Deretan Barang Bukti 39 Sajam hingga 201 Botol Kaca untuk Molotov yang Disita dari Demo DPR Hari Ini
JAKARTA, iNews.id - Ditreskrimum Polda Metro Jaya dan Ditressiber Polda Metro Jaya menyita puluhan senjata tajam, airsoft gun, hingga ratusan botol kaca yang diduga disiapkan untuk membuat bom molotov dalam demo di depan Gedung DPR RI, Jakarta pada Kamis (27/8/2026). Barang bukti itu diamankan dari 65 orang yang diduga terafiliasi dengan kelompok anarko.
Dirreskrimum Polda Metro Jaya Kombes Iman Imanuddin mengatakan dugaan itu muncul setelah polisi melakukan pemetaan dan pemantauan terhadap dinamika kelompok masyarakat serta mahasiswa menjelang aksi.
"Berdasarkan hasil pemetaan dan pemantauan terhadap dinamika kelompok masyarakat dan mahasiswa yang diduga terafiliasi dengan kelompok anarko, telah teridentifikasi melakukan konsolidasi yang selanjutnya berkembang akan menunggangi kegiatan penyampaian pendapat di muka umum yang dilaksanakan hari ini," kata Iman dalam jumpa pers di Polda Metro Jaya, Kamis (27/8/2026).
Dalam operasi tersebut, polisi menyita sejumlah barang yang diduga berkaitan dengan persiapan kerusuhan.
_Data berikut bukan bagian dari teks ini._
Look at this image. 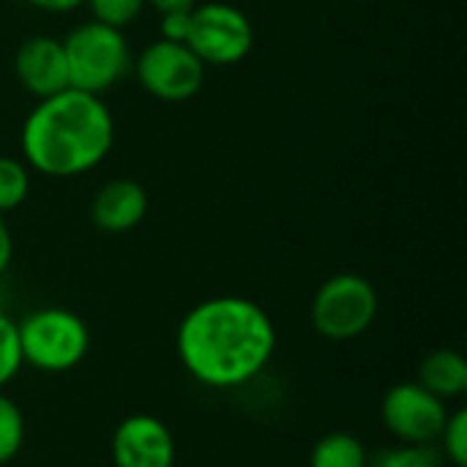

Barang bukti yang diamankan meliputi 39 senjata tajam, dua pucuk airsoft gun, satu tabung gas isi airsoft gun, serta 25 gram gotri untuk amunisi airsoft gun.

Polisi juga menyita tiga stik golf, tujuh jerigen berisi bensin, 201 botol kaca lengkap dengan sumbu, satu unit toa, satu piloks, dan 11 tas ransel.
"Yang diduga ini akan digunakan untuk membawa molotov-molotov ini pada saat pelaksanaannya, kemudian 4 buah banner, 4 strip Tramadol dan 2 strip Diazepam," ujar Iman.
Selain barang-barang tersebut, polisi kembali menyebut adanya penyitaan senjata tajam, airsoft gun, obat-obatan, perangkat komunikasi, serta bahan dan benda yang diduga dipersiapkan untuk membuat bom molotov.
Sebanyak 65 orang ditangkap dalam rangkaian operasi yang dilakukan Ditreskrimum Polda Metro Jaya dan Ditressiber Polda Metro Jaya. Polisi menduga mereka hendak menunggangi aksi demonstrasi di depan Gedung DPR dengan tujuan membuat kerusuhan.
Dalam penanganan perkara tersebut, polisi menggunakan Pasal 308 dan atau Pasal 309, Pasal 262 Kitab Undang-Undang Hukum Pidana, serta Pasal 35 juncto Pasal 51 ayat (1) atau Pasal 32 ayat (1) juncto Pasal 48 ayat (1) Undang-Undang tentang Informasi dan Transaksi Elektronik.